Oct 15 2007 by David Higgerson, Liverpool Daily Post
70 people denied drugs in Merseyside
THE Conservatives last night vowed to end the postcode lottery which has led to more than 70 people in Merseyside and Cheshire being denied drugs which could have greatly enhanced or even saved their lives.
Cheshire MP Stephen O’Brien, the shadow minister for health, pledged early action to ensure that people who were recommended for treatments by their consultants or GPs, got it.
He said a Daily Post investigation last week, which revealed more than 70 cases where Primary Care Trusts had refused to sanction treatments for a variety of illnesses including cancers, proved that the current system was not working.
Currently, PCTs are not compelled to agree to drug treatments which, although licensed in the UK, have not been approved by the National Institute for Clinical and Health Excellence (NICE). In the meantime, PCTs decide for themselves whether to prescribe a drug, and the result is that a treatment may be approved in one part of the country but denied in another.
Eddisbury MP Mr O’Brien said: “I share the concerns of people from across the region about the postcode lottery.
“We will take early action to tackle these injustices and inconsistency in the way drugs are prescribed by health trusts.
“Conservatives will streamline NICE by putting it on a statutory basis. We will also allow NICE to begin the assessment of drugs as licensing begins, so in the majority of cases by the time the drug has a licence it will also have a NICE appraisal.”

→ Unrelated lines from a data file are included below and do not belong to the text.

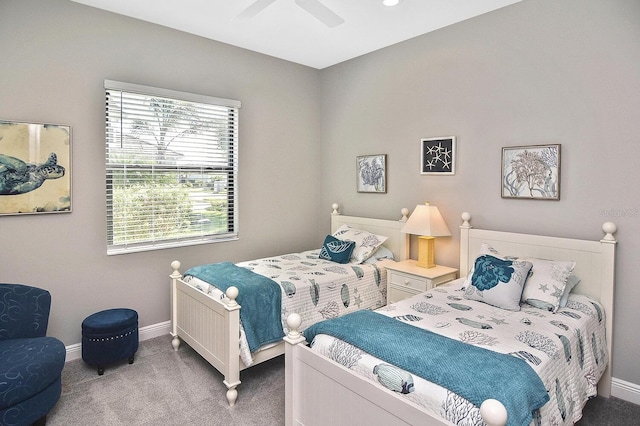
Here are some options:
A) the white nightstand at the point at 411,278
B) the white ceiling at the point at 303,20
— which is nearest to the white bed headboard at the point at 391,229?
the white nightstand at the point at 411,278

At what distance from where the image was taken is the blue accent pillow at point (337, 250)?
366cm

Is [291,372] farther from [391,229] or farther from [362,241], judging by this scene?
[391,229]

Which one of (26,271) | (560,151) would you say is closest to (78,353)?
(26,271)

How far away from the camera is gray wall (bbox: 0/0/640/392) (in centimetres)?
259

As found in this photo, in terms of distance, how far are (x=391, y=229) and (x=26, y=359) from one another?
3.04 metres

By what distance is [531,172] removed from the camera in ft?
9.59

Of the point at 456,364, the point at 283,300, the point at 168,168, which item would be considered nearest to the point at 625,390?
the point at 456,364

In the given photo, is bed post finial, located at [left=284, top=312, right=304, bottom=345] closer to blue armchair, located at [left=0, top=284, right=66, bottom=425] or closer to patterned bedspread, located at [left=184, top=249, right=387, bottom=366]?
patterned bedspread, located at [left=184, top=249, right=387, bottom=366]

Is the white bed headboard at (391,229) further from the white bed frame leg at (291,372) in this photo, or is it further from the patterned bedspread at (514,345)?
the white bed frame leg at (291,372)

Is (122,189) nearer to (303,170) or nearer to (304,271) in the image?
(304,271)

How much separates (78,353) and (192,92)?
8.19ft

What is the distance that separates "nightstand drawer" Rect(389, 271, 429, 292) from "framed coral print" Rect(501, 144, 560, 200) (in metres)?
0.97

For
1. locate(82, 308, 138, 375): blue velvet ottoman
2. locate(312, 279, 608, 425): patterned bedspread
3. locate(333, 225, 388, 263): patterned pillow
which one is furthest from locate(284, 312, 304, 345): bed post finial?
locate(333, 225, 388, 263): patterned pillow

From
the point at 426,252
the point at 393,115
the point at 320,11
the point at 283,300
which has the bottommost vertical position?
the point at 283,300
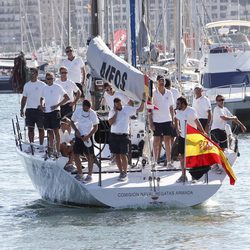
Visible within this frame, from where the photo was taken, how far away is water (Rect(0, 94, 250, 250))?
61.6 feet

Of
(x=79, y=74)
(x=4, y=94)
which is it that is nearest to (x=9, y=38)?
(x=4, y=94)

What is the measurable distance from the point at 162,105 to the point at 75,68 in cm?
276

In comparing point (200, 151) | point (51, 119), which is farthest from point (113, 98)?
point (200, 151)

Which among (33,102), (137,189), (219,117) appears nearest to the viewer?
(137,189)

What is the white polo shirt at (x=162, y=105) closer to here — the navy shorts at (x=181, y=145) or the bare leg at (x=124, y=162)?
the navy shorts at (x=181, y=145)

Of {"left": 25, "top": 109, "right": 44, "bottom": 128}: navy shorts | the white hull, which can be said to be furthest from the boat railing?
the white hull

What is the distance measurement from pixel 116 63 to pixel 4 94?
238 ft

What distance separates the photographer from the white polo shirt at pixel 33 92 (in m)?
23.0

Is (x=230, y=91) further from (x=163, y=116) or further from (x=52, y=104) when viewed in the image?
(x=52, y=104)

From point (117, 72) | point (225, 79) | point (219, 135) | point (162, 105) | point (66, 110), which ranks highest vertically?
point (117, 72)

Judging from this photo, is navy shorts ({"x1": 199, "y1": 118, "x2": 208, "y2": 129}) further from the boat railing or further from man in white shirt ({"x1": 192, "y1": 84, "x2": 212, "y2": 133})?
the boat railing

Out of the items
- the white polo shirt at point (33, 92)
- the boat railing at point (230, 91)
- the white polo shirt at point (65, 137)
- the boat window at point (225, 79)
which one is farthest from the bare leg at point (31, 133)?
the boat window at point (225, 79)

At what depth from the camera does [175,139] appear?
74.2 feet

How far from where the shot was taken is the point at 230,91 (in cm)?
4388
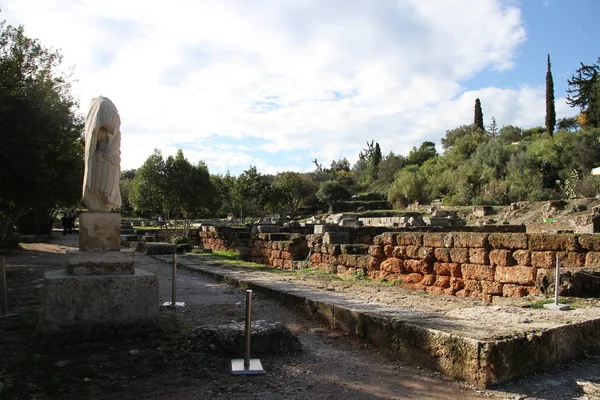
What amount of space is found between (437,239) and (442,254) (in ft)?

The Department for Health has continued to support NICE, saying it sometimes “has to make tough decisions.”
Among those backing reform of the NICE system is 70-year-old Frank Buckle, who managed to get Sutent, a drug yet to approved by NICE, to tackle kidney cancer via a trial at Christies Hospital in Manchester.
The Daily Post revealed last week how Sutent was among the drugs Merseyside PCTs had refused to prescribe.
Mr Buckle, of Southport, said: “It is totally wrong that I can be living proof that a drug such as Sutent works, but bureaucrats can still be allowed to refuse it.”